## AIM OF THE EXERCISE
Copy verbatim the portion of the vibration-cancellation passage below, starting at "[0011] The example" and ending at "dashed line 10.".

## SOURCE TEXT
§
When a vibration such as that shown by the dashed line 10 travels
through a medium such as a snow plow moldboard and frame, an
opposite phase vibration such as that shown by the dotted line, may
be induced and imparted into the moldboard or frame with a result
that the vibrations cancel each other and there is no vibration, as
indicated by the solid line 14 extending along the X axis.
[0011] The example illustrated in FIG. 1 is very simplistic. Most
pressure waves are non-periodic, and are very erratic in both
amplitude and frequency. Further, the illustration in FIG. 1 is
idealized because it presumes that the vibration of the pressure
wave depicted by the dashed line 10 can be instantaneously
determined and that an opposite phase pressure wave might be
instantaneously, exactly generated to cancel or negate the effect
of the original pressure wave depicted by the dashed line 10.
§
## ROWS
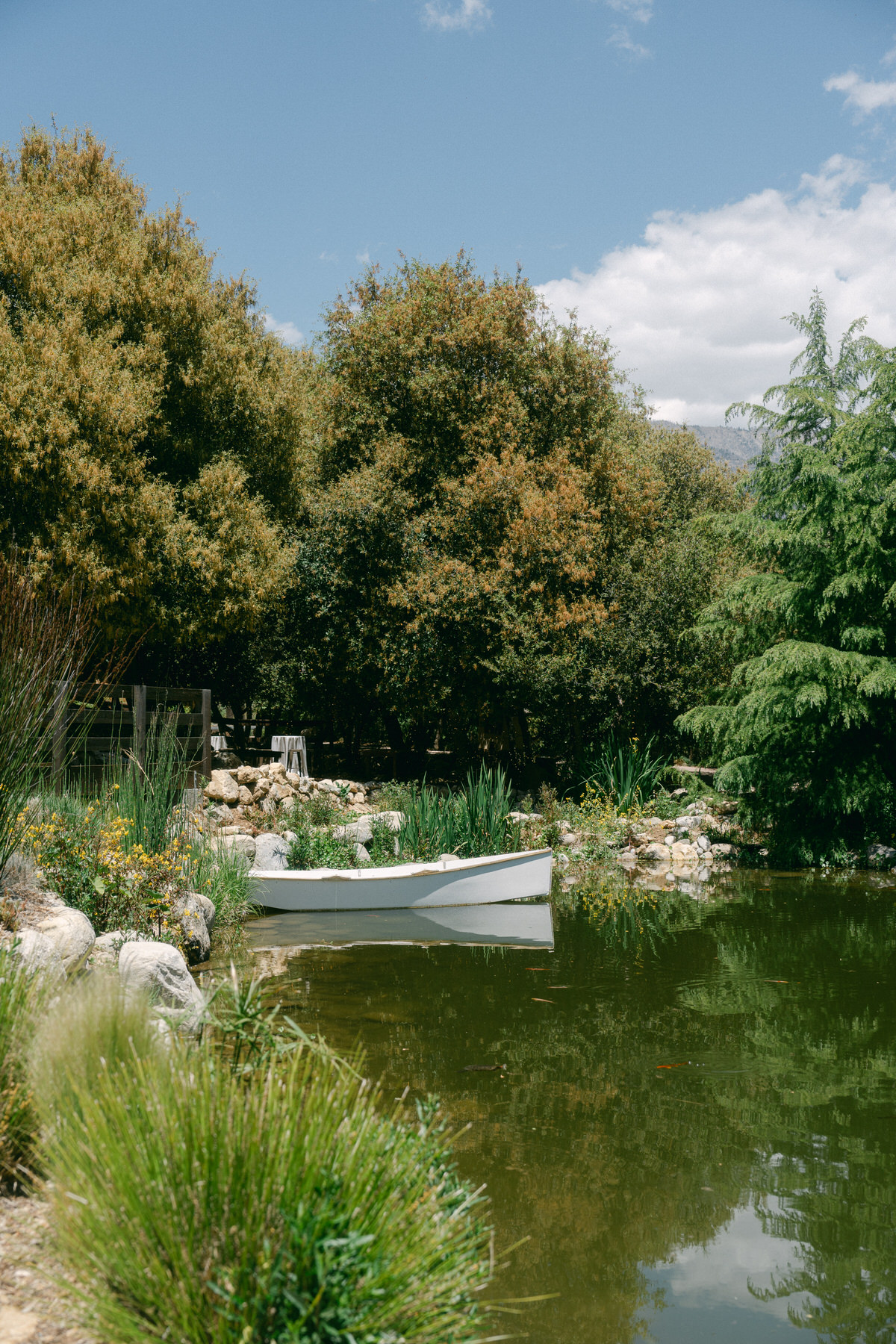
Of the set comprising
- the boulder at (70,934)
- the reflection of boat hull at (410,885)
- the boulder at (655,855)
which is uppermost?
the boulder at (70,934)

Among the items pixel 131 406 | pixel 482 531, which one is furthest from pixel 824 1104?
pixel 131 406

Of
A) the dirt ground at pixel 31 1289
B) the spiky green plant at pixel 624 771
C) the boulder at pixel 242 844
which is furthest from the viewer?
the spiky green plant at pixel 624 771

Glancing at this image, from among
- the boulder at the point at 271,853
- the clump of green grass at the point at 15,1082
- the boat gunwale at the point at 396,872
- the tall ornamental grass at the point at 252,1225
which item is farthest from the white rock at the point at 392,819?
the tall ornamental grass at the point at 252,1225

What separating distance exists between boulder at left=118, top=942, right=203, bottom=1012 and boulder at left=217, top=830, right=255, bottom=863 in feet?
13.4

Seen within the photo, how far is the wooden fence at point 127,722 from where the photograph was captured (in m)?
9.27

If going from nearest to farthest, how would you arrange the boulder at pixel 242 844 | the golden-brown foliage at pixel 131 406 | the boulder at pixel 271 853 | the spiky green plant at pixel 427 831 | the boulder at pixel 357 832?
the boulder at pixel 242 844, the boulder at pixel 271 853, the spiky green plant at pixel 427 831, the boulder at pixel 357 832, the golden-brown foliage at pixel 131 406

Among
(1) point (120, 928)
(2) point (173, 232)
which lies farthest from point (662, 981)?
(2) point (173, 232)

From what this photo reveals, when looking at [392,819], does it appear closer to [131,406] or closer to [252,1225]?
[131,406]

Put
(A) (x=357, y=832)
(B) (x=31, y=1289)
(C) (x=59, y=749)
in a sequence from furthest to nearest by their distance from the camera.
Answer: (A) (x=357, y=832)
(C) (x=59, y=749)
(B) (x=31, y=1289)

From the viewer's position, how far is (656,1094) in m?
4.91

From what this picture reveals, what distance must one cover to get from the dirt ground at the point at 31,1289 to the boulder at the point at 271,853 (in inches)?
283

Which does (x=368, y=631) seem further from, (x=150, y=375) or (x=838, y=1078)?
(x=838, y=1078)

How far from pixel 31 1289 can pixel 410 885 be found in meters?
6.45

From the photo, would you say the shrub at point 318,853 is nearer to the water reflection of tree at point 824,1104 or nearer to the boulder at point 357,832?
the boulder at point 357,832
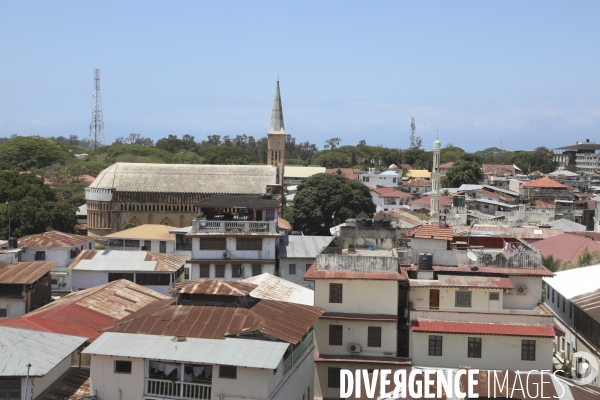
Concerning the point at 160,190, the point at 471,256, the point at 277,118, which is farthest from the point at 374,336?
the point at 277,118

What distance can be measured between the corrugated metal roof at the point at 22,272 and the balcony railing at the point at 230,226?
276 inches

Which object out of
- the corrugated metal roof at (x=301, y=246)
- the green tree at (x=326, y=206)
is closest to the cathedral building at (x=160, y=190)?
the green tree at (x=326, y=206)

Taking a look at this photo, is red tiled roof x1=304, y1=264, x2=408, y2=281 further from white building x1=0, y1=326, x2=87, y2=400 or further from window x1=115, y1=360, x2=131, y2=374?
white building x1=0, y1=326, x2=87, y2=400

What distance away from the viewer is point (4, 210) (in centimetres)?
4978

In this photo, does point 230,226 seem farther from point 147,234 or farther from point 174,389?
point 174,389

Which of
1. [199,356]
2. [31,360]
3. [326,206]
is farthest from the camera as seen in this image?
[326,206]

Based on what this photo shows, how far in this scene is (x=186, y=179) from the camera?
64.9 meters

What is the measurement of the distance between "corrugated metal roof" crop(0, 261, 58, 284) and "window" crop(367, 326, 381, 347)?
1487cm

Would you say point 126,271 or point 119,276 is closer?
point 126,271

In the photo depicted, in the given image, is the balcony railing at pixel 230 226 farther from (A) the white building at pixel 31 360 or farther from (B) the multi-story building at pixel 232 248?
(A) the white building at pixel 31 360

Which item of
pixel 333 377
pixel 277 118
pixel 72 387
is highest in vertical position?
pixel 277 118

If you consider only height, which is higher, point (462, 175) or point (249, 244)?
point (462, 175)

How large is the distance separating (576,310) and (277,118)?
172 feet

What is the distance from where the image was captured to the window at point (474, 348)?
22.8m
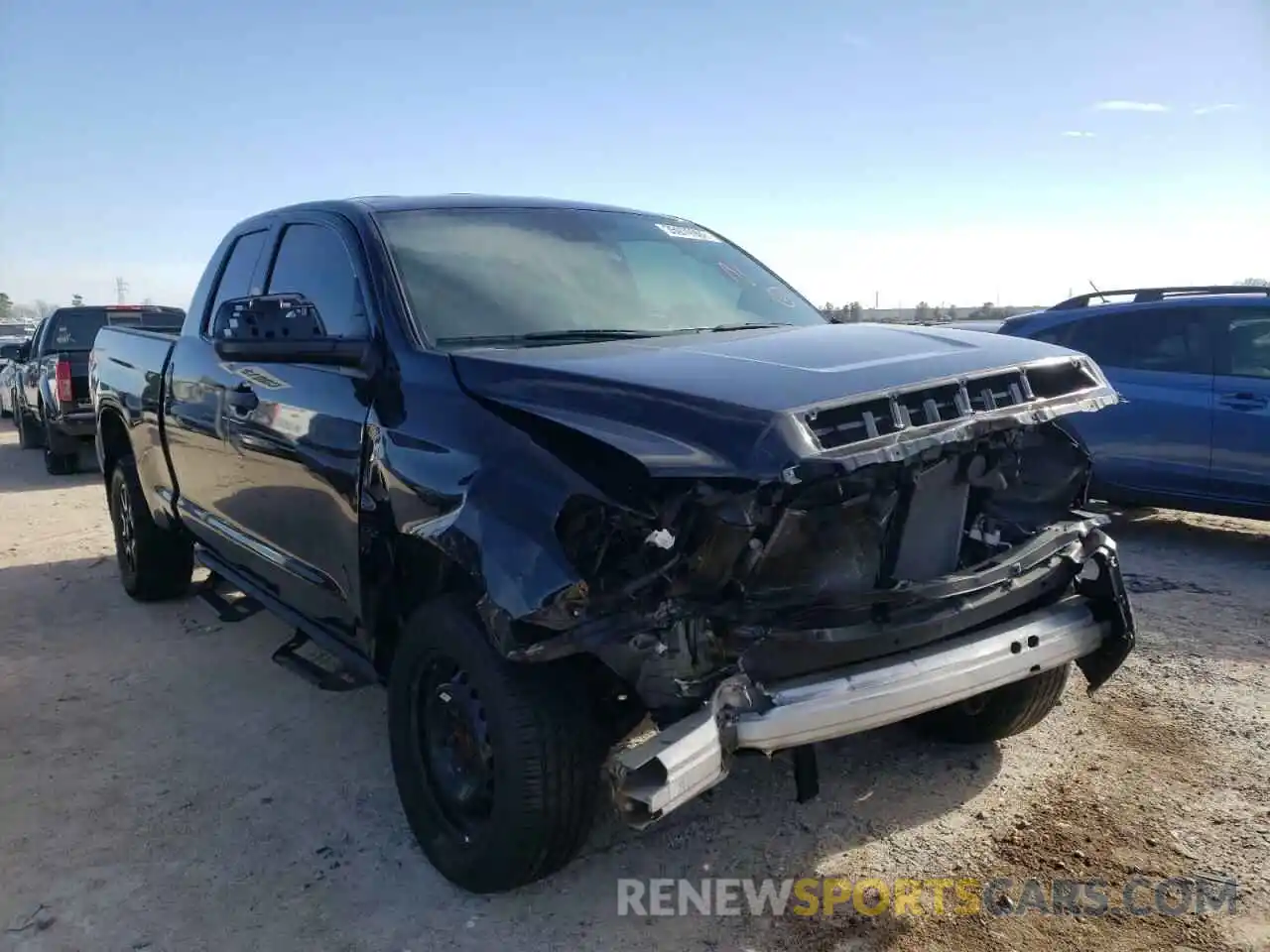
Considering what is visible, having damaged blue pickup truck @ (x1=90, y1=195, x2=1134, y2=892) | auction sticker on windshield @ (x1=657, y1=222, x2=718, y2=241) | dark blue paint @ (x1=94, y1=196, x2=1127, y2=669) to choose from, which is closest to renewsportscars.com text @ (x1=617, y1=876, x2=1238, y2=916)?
damaged blue pickup truck @ (x1=90, y1=195, x2=1134, y2=892)

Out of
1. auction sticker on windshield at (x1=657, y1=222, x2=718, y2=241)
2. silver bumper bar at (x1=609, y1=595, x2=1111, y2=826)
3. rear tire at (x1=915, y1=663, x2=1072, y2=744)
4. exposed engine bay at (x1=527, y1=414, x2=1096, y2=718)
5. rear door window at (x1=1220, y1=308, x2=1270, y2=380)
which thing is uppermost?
auction sticker on windshield at (x1=657, y1=222, x2=718, y2=241)

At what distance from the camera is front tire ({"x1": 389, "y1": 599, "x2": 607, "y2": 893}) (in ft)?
8.56

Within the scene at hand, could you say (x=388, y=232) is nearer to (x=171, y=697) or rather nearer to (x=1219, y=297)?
(x=171, y=697)

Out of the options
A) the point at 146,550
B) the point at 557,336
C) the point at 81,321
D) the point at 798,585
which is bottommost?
the point at 146,550

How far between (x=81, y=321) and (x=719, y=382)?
1256 centimetres

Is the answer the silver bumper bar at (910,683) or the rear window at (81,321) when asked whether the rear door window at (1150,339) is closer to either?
the silver bumper bar at (910,683)

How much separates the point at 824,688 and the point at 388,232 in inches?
87.2

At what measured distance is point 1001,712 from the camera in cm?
368

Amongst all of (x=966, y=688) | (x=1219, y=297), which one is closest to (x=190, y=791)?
(x=966, y=688)

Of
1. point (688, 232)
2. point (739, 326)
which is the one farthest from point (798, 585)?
point (688, 232)

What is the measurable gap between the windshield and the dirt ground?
1.67 m

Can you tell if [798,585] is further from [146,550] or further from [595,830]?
[146,550]

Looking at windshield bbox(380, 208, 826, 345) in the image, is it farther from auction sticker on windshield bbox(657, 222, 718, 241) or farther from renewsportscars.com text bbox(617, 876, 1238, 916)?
renewsportscars.com text bbox(617, 876, 1238, 916)

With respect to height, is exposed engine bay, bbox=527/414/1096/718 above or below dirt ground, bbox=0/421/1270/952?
above
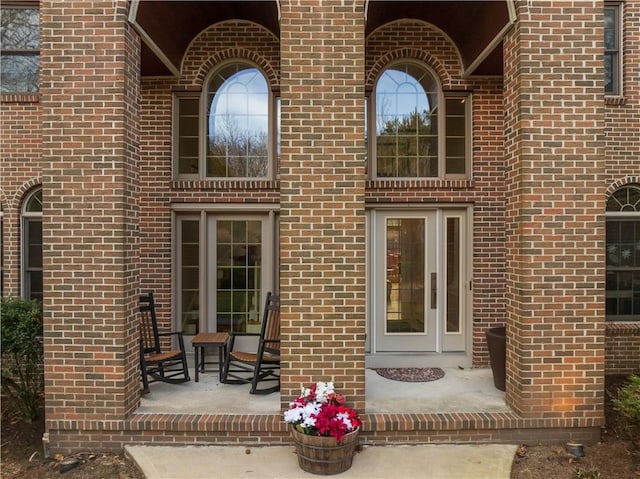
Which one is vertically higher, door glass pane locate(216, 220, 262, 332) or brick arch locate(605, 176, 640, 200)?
brick arch locate(605, 176, 640, 200)

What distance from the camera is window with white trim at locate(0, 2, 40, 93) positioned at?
6.34 meters

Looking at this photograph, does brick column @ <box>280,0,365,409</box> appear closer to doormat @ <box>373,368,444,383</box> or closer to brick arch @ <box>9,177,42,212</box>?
doormat @ <box>373,368,444,383</box>

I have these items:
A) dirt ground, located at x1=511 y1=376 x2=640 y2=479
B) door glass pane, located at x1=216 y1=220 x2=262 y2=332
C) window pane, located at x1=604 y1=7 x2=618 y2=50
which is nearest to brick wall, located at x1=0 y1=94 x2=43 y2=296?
door glass pane, located at x1=216 y1=220 x2=262 y2=332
§
## EXERCISE SOLUTION
[0011] The example illustrated in FIG. 1 is very simplistic. Most
pressure waves are non-periodic, and are very erratic in both
amplitude and frequency. Further, the illustration in FIG. 1 is
idealized because it presumes that the vibration of the pressure
wave depicted by the dashed line 10 can be instantaneously
determined and that an opposite phase pressure wave might be
instantaneously, exactly generated to cancel or negate the effect
of the original pressure wave depicted by the dashed line 10.